Referenced in: none

Automatically associated channels: Kir1.1

Title: Dissimilarity in the channel intrinsic stability among the bacterial KcsA and the inwardly rectifying potassium channel ROMK1.

Authors: Mobeen Raja, Elisabeth Vales

Journal, date & volume: Biochimie, 2009 Nov-Dec , 91, 1426-33

PubMed link: http://www.ncbi.nlm.nih.gov/pubmed/19679158

Abstract
In this study, we compared the channel intrinsic stability of the bacterial K(+)-channel KcsA and the inwardly rectifying potassium channel (Kir) ROMK1. ROMK1 was successfully cloned, expressed and purified from Saccharomyces cerevisae. By conventional gel electrophoresis, ROMK1 was detected in monomeric form running exclusively at approximately 45 kDa either in its oxidized or reduced form. By perfluoro-octanoic acid (PFO)-PAGE, the reduced ROMK1 was identified as tetrameric as well as oligomeric complex.
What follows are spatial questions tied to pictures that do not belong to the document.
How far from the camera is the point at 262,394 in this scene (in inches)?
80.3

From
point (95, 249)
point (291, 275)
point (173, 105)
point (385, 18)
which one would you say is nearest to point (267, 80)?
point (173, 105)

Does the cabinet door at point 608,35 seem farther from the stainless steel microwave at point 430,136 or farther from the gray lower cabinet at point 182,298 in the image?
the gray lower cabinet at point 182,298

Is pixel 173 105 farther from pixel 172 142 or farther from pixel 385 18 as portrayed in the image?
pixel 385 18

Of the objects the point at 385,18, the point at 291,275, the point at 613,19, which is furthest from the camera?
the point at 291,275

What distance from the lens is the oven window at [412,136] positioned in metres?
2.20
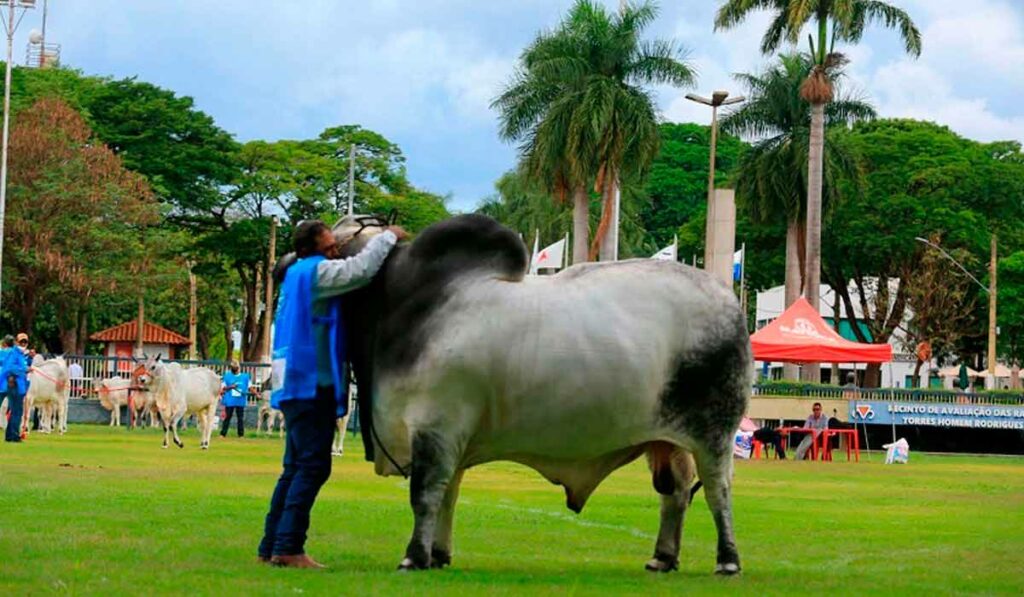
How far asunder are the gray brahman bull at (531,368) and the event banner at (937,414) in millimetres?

However, in its oxidized form ROMK1 was exclusively detected in oligomeric form thus indicating the role of intrinsic cysteine residues and formation of disulfide bonds in stabilizing the oligomeric ROMK1. On the other hand, KcsA purified from E. coli was detected as an extremely stable tetramer both in its oxidized or reduced forms as determined by conventional or PFO-PAGE. Furthermore, in planar lipid bilayer ROMK1 exhibited prominent inward rectification, low single channel conductance and high channel open probability as compared to the KcsA channel which showed typically slight outward rectification and low open probability under similar conditions. Our experiments clearly indicate that KcsA and ROMK1 channels differ with regard to their intrinsic stability which might be related to their structural and functional differences.